The test for ripeness is basically softness: if a persimmon is soft, it is ripe whether it is on the tree or on the ground.  The old wive’s tale about persimmons not ripening until after a freeze is a myth.  When I collect persimmons, I favor trees that grow where someone cuts the grass underneath the tree.  They generally hate the mess (it glops up the wheels of the mower) and are happy for me to pick up as many as I can.  I take them home and process them with a Foley Food Mill (a saucepan with a perforated bottom and a propellor-shaped paddle on a cranked handle.  Maybe your grandmother had one she used to make applesauce).  I understand that one of those conical ricers works for this purpose also.  Dump some persimmons into the mill and crank away over a large bowl, scraping the pulp off the bottom of the mill and dumping the seeds whenever you get tired of cranking.  I freeze the pulp in plastic freezer bags or plastic containers in 1 – 2 cup batches.  It keeps for a year or more in the freezer.

As a woodworker, I like persimmon wood because it is very hard and shock resistant: it was once the favored wood for producing golf club heads (drivers), bobbins and shuttles for weaving. I have seen it used in musical instruments for fretboards, pegheads and necks for guitars and mandolins. It often has very dark streaks or large areas of almost black heartwood – which makes sense, since it is the only North American relative of Ebony.

Persimmon often has spectacular dark red fall foliage.  Summer foliage is a waxy dark green; persimmon bark is particularly blocky and you can identify it just from the bark and reddish leaf petioles. Flowers occur in May and are inconspicuous.

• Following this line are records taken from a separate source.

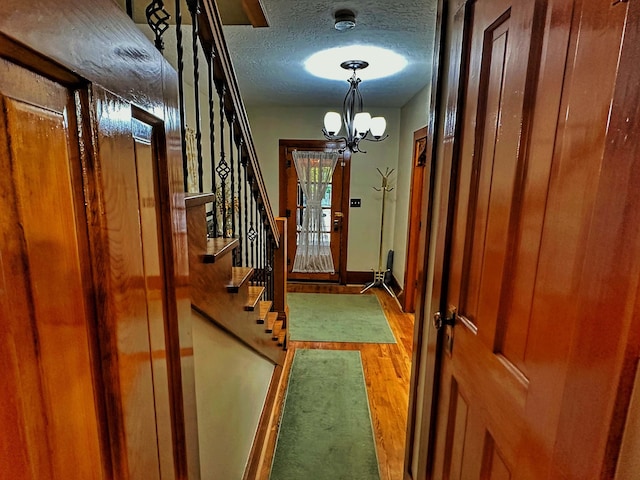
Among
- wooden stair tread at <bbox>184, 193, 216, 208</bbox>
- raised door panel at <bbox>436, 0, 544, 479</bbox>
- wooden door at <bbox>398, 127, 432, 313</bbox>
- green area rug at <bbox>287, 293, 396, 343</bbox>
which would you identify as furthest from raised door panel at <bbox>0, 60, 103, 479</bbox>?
wooden door at <bbox>398, 127, 432, 313</bbox>

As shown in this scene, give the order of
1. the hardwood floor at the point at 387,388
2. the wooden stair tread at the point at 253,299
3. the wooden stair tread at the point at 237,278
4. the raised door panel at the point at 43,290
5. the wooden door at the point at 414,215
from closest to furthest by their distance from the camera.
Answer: the raised door panel at the point at 43,290, the wooden stair tread at the point at 237,278, the wooden stair tread at the point at 253,299, the hardwood floor at the point at 387,388, the wooden door at the point at 414,215

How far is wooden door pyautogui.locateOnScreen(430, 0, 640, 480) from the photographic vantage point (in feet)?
1.58

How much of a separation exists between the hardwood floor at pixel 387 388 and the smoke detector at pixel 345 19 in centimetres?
242

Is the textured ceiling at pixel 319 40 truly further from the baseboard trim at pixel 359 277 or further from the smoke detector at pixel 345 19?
the baseboard trim at pixel 359 277

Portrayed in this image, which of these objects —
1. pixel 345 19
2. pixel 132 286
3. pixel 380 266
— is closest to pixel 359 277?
pixel 380 266

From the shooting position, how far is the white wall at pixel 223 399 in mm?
1140

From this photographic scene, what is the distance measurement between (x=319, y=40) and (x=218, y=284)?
198 cm

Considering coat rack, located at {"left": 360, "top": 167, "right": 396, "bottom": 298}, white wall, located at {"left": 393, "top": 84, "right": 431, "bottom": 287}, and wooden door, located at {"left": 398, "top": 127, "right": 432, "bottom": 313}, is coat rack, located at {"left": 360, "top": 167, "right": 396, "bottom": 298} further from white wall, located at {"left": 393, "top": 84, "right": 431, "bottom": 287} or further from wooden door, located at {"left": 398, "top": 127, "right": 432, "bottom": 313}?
wooden door, located at {"left": 398, "top": 127, "right": 432, "bottom": 313}

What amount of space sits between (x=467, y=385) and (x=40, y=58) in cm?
114

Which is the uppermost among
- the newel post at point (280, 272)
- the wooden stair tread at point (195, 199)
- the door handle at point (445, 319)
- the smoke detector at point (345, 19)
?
the smoke detector at point (345, 19)

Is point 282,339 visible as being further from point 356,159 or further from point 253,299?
point 356,159

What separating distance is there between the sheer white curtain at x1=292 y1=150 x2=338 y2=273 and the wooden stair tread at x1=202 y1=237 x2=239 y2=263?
11.1 ft

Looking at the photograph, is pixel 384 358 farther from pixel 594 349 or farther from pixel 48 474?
pixel 48 474

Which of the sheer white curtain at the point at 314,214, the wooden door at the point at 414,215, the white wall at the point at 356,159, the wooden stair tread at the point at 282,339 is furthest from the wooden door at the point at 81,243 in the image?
the white wall at the point at 356,159
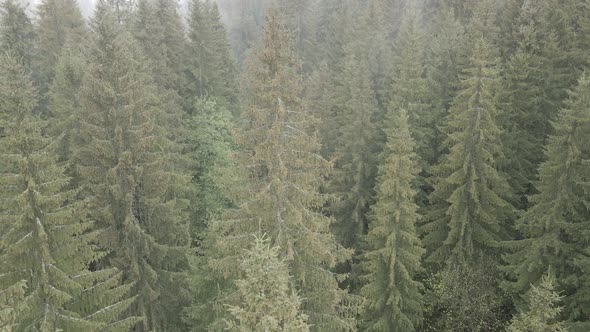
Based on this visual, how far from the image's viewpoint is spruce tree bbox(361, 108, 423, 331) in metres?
20.4

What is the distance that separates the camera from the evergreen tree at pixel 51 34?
3834 cm

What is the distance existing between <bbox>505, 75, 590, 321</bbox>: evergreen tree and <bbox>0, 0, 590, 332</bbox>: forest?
103 mm

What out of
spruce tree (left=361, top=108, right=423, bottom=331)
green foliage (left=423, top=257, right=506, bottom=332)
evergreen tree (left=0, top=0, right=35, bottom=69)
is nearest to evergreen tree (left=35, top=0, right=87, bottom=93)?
evergreen tree (left=0, top=0, right=35, bottom=69)

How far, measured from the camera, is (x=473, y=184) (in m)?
23.3

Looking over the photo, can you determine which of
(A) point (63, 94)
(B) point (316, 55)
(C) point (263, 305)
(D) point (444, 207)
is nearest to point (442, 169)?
(D) point (444, 207)

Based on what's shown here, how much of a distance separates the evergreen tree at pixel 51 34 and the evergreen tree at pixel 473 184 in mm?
30669

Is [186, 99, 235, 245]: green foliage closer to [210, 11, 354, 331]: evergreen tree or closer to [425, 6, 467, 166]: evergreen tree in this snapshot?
[425, 6, 467, 166]: evergreen tree

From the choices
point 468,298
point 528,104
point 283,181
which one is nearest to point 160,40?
point 283,181

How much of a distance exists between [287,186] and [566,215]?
43.0 ft

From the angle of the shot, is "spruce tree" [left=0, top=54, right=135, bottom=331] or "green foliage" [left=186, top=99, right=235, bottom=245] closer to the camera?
"spruce tree" [left=0, top=54, right=135, bottom=331]

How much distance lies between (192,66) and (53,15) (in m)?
12.8

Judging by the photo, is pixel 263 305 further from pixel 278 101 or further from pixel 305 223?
pixel 278 101

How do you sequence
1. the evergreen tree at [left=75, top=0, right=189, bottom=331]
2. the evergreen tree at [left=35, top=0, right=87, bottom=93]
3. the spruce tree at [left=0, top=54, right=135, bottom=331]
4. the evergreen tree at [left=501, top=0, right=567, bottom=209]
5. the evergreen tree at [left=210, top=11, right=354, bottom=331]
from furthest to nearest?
the evergreen tree at [left=35, top=0, right=87, bottom=93] → the evergreen tree at [left=501, top=0, right=567, bottom=209] → the evergreen tree at [left=75, top=0, right=189, bottom=331] → the evergreen tree at [left=210, top=11, right=354, bottom=331] → the spruce tree at [left=0, top=54, right=135, bottom=331]

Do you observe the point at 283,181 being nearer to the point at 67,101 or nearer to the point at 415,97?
the point at 67,101
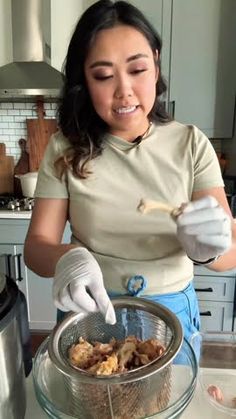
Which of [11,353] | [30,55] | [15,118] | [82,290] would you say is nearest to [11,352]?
[11,353]

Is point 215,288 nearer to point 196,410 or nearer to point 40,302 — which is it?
point 40,302

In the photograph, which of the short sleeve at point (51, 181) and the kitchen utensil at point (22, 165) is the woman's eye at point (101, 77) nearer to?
the short sleeve at point (51, 181)

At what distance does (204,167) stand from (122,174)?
0.18 meters

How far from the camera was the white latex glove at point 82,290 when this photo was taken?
0.58 meters

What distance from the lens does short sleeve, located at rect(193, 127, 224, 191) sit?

Persimmon is dioecious (latin for two households), meaning that male and female flowers occur on different trees.  By extension, female trees are the ones that bear fruit, and male persimmon trees (if there is a reliable male cultivar) could be appropriately utilized as street trees.

Appropriate use of common persimmon grown from seed stock in the landscape should focus on the fruit potential: it can be used in parks, orchards, large yards or institutional properties where the fruit would not cause any issues with parking, sidewalks or streets.  Be aware that animals will be seasonally attracted to the ripening fruit, even in urban areas.

PERSIMMON BREAKFAST COOKIES (because they’re really good with coffee)

1 cup raisins                                                   ½ teaspoon ground nutmeg

1 cup nuts (we like walnuts)                             1 teaspoon baking soda

2 cups all-purpose flour                                   1 cup persimmon pulp

½ teaspoon salt                                               1 stick butter

½ teaspoon cinnamon                                     1 cup sugar

½ teaspoon ground cloves                               1 egg, beaten

Preheat oven to 350 degrees. Cream butter and sugar (a stand mixer make this easier), beat in egg, then persimmon pulp.  Chop nuts and raisins and mix in a bowl with flour, salt, baking soda and spices. Stir dry ingredients into pulp mixture.  It’s a really stiff dough. Drop by spoonfuls (a cookie dough scoop makes this much faster) onto a greased or lined baking sheet.  Bake 15 minutes at 350 degrees, remove and cool on a rack. Store in an airtight container.